ASSIGNMENT -
Identify every line in the records below that contains the word "Tanzania", and reproduce each one.

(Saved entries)
══════════════════════════════

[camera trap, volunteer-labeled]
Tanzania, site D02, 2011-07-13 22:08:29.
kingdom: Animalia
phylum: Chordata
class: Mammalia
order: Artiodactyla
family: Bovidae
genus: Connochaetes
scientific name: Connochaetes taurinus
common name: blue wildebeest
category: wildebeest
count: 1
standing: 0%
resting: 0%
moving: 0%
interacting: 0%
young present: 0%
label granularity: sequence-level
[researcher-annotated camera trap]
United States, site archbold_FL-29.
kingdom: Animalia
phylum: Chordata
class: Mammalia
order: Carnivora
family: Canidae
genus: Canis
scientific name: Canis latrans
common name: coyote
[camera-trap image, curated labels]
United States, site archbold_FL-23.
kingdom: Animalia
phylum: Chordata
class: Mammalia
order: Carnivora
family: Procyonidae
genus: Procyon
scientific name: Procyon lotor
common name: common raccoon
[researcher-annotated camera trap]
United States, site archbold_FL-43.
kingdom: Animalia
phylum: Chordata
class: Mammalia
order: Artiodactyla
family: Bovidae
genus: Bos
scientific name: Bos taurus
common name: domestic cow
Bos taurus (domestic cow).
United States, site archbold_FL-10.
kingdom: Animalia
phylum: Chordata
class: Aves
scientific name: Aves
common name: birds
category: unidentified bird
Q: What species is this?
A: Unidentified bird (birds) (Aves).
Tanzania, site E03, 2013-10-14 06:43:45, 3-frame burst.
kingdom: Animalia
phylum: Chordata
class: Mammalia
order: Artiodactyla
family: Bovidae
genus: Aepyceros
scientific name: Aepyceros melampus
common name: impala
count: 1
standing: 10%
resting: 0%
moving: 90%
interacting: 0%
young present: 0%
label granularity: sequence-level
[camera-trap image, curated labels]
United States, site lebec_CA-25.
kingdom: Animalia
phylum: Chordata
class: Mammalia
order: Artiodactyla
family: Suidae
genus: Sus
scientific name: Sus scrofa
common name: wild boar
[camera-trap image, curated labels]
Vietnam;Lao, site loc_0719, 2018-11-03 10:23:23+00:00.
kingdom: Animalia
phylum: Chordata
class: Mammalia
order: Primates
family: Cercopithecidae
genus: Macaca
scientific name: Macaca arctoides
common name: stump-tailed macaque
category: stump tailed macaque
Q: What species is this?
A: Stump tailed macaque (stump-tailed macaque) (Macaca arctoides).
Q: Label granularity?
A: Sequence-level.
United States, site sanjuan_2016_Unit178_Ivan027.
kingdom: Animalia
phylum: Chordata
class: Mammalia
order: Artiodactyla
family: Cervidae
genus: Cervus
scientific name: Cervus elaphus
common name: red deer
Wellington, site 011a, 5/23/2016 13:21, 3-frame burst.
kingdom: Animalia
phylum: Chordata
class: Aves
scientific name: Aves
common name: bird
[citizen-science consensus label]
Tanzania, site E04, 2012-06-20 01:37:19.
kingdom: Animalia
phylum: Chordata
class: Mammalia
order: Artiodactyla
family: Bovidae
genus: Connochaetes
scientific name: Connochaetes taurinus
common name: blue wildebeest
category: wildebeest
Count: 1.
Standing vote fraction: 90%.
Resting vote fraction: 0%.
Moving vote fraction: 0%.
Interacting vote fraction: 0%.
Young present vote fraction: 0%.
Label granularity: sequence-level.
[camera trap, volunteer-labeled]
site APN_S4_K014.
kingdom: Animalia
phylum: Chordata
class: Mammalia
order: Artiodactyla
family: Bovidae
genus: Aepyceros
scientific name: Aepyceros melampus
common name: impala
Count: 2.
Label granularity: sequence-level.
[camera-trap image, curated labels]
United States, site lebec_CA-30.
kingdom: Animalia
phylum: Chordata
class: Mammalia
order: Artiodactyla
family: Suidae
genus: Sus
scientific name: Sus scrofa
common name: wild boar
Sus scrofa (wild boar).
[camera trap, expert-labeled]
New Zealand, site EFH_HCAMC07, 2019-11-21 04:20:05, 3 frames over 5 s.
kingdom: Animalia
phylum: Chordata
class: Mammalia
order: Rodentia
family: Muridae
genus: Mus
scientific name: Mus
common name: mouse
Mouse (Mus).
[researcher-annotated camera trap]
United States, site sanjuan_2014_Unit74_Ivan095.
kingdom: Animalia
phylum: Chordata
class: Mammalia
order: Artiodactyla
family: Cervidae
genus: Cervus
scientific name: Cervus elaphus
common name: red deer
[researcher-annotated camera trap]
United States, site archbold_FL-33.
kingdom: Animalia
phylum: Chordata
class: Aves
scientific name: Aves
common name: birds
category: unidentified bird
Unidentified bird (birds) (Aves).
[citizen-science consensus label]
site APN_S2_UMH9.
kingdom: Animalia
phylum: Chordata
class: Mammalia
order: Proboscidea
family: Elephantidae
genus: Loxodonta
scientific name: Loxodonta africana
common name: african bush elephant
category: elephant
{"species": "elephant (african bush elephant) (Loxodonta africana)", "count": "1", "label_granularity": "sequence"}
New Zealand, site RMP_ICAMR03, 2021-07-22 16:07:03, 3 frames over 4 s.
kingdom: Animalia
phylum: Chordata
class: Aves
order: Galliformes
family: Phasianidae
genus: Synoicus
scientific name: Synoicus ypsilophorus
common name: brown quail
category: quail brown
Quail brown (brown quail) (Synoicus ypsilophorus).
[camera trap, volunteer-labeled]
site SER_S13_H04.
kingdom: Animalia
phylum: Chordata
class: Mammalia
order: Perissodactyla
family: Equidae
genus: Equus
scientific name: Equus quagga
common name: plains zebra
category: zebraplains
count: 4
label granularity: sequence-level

══════════════════════════════

RESPONSE -
Tanzania, site D02, 2011-07-13 22:08:29.
Tanzania, site E03, 2013-10-14 06:43:45, 3-frame burst.
Tanzania, site E04, 2012-06-20 01:37:19.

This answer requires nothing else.